One of the things that I like most about posting a weekly comic is the immediacy of the feedback and commentary that I receive — an experience in complete contrast to majority of cartooning history. In the golden days of comic books, it would be months after deadline before letters from readers began to pour in and the comic strip artists of the same era were usually months into the next story arc before a strip landed in the funny pages.
I’ve often imagined that doing a weekly webcomic is as close to the experience of performing for a live audience that a cartoonist will ever have. Having done a little bit of stand-up back when my hair was fuller and less gray, I can tell you it can be either exhilarating or demoralizing depending on — well, let’s just say it’s the luck of the draw. I find that stage experience isn’t much different from waiting for the first readers comments to come rolling in, but without the shaky knees and sweaty palms.
I like to call Red’s Planet a “graphic novel-in-progress” and for a long-form comic, it’s been invaluable to be able to judge how my audience is perceiving the story as it goes along; are the characters ringing true, is the plot point clear, am I revealing too much in a subplot that won’t payoff until act three, etc. And, occasionally, I find out that the way I set up a scene or gag isn’t playing at all. And that’s when it’s time to figure out how to fix it.

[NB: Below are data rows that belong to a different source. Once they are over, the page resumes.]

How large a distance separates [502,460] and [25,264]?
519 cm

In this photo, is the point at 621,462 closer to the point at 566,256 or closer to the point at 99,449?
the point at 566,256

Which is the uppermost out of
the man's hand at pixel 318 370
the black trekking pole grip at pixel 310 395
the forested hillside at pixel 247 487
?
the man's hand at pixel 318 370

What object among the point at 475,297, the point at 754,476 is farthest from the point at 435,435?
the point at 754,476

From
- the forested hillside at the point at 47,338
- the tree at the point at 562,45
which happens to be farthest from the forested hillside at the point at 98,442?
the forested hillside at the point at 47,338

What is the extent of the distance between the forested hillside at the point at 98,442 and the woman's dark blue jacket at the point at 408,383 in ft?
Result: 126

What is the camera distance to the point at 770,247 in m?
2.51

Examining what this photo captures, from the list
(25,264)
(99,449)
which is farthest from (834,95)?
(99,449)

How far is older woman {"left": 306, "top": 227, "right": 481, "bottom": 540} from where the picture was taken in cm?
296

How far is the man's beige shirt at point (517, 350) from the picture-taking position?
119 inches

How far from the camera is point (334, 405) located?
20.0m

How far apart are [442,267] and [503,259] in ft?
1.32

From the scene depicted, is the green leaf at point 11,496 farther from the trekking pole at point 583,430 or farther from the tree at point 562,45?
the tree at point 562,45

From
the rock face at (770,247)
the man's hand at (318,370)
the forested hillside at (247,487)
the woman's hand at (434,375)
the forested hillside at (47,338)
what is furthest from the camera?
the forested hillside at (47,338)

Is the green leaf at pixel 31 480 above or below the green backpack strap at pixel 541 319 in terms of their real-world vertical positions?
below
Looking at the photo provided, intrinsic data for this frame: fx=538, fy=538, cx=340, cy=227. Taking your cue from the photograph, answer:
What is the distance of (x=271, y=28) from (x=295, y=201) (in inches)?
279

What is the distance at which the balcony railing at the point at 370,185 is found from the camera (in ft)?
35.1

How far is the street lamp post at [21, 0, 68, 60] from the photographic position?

Working as a writer and story artist in animation, my scenes are constantly deluged by notes from the producer, director, or even an executive. It’s my job to take their concerns, fix the story, hopefully plus it, then pitch again in a week or two. At which point, more notes come in and we do it all over again until someone dies or they run out of money.
The great thing about notes are, in most cases, the story becomes stronger. With Red’s Planet, I think of my online readership as playing a key role in that note process. And when a scene doesn’t “play” and there’s a bit of a hint in the comment section, that’s a pretty good indication that I might need to step back, reassess, and maybe go back to the drawing board.
When comments started coming in on Chapter Three page 37, I began to realize that my concept of a large metal box with pre-dented edges that just happen to fall around Red’s legs without dismembering her, really wasn’t working. Not only did it become
a distraction for many readers, it drew attention away from the most important thing: the story.
So after, a little brainstorming (usually while taking a shower), I decided to rework pages 35 thru 37. The reworked pages not only make more story sense by replacing the metal monolithic box with a teetering pile of junk, but they are much more visually interesting as well. I’ve replaced the pages in the story, but I’ve included the original pages here for comparison.
Making changes is just part of the process. The story can always be stronger, and you should never be afraid to change something. Unless you’re George Lucas. Then, of course, you should just leave well enough alone.